Preceptors for M.S.N. Students
Thank you for considering serving the next generation of nurse educators as a preceptor. Many preceptors find their role very rewarding. M.S.N. students have provided insights and assisted academic and clinical education programs in achieving higher quality.
"I can’t sing XXX's praises enough for creating an amazing and useful grading rubric for our students’ care plans. Prior to this rubric, grading was very arbitrary and subjective but, with the new rubric, I can be deliberate in the grades I give and provide explanations to the students when they ask." — M.S.N. academic preceptor
The goal of the Master of Science in Nursing, Nurse Educator concentration, is to prepare licensed registered nurses for an advanced practice role to teach students in academic or clinical settings. The program outcomes meet the essentials required of master’s education (AACN, 2008) and core competencies expected of nurse educators (NLN, 2012).

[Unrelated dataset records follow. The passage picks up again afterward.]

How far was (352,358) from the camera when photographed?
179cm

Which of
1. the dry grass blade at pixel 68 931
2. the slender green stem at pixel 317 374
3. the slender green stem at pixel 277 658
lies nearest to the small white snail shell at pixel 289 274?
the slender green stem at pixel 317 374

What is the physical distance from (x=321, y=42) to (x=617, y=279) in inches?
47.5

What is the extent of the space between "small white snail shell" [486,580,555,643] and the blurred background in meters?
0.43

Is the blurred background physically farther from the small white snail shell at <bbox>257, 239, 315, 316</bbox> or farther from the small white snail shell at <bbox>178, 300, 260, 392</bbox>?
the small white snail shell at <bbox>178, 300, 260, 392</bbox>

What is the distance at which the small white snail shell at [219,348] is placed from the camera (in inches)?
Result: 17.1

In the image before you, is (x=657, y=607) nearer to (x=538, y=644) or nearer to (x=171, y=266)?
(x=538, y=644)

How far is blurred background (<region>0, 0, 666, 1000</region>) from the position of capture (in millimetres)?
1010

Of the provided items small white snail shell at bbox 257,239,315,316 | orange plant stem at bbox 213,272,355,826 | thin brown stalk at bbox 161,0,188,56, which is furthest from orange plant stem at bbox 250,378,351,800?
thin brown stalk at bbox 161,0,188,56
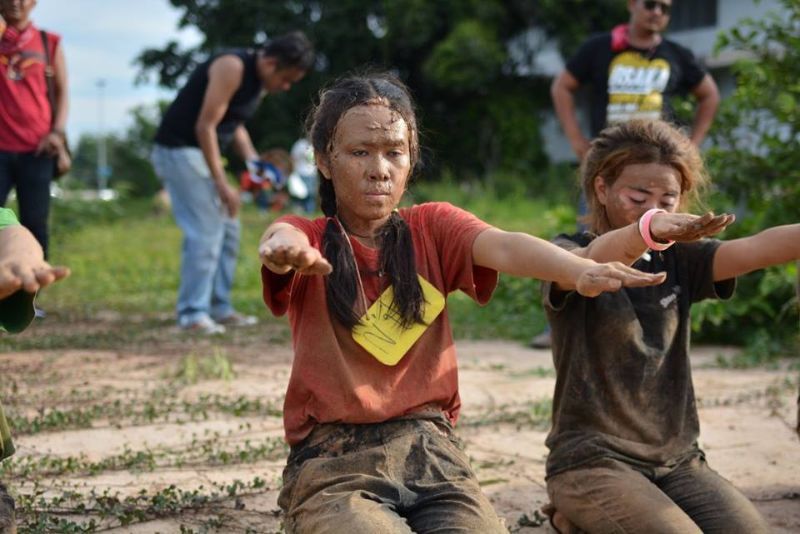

Preceptors are sought in advanced clinical practice in health care facilities and in the advanced role as nurse educators in academic or clinical practice settings.
M.S.N.-Nurse Educator Preceptor Guidelines
Graduate students work closely with preceptors and faculty for guidance in achieving practicum outcomes. Positive learning experiences are more likely when students select preceptors and sites. This fosters development of networking skills in the student and assures preceptor availability at a time and geographic location suitable to the student's needs. Preceptors should hold a minimum of a master’s degree in the area of specialization (academic or clinical practice). Preceptors should be experientially prepared to guide students in the respective area of the specialty development/teaching practicum course. Faculty of the Eleanor Mann School of Nursing can serve as preceptors for graduate students but not in the same section in which the faculty member is the instructor of record.
- Must be master's-prepared or higher; master's degree in nursing preferred for clinical practice practicum; master’s degree in nursing with an education focus preferred for academic practicum
- Must hold an unencumbered license to practice in the state in which they are employed
- Submit license, credentials and vita to EMSON
- For the teaching component of the practicum, the preceptor must
- Have two years’ experience as a nurse educator
- Be employed by an institution that educates nurses (clinical staff education or academic)
- Be willing to facilitate student learning through supervision, mentorship and evaluation
- Provide learning experiences congruent with course outcomes
Clinical experiences, sites, and preceptors are negotiated between the student, preceptor, and course faculty of record.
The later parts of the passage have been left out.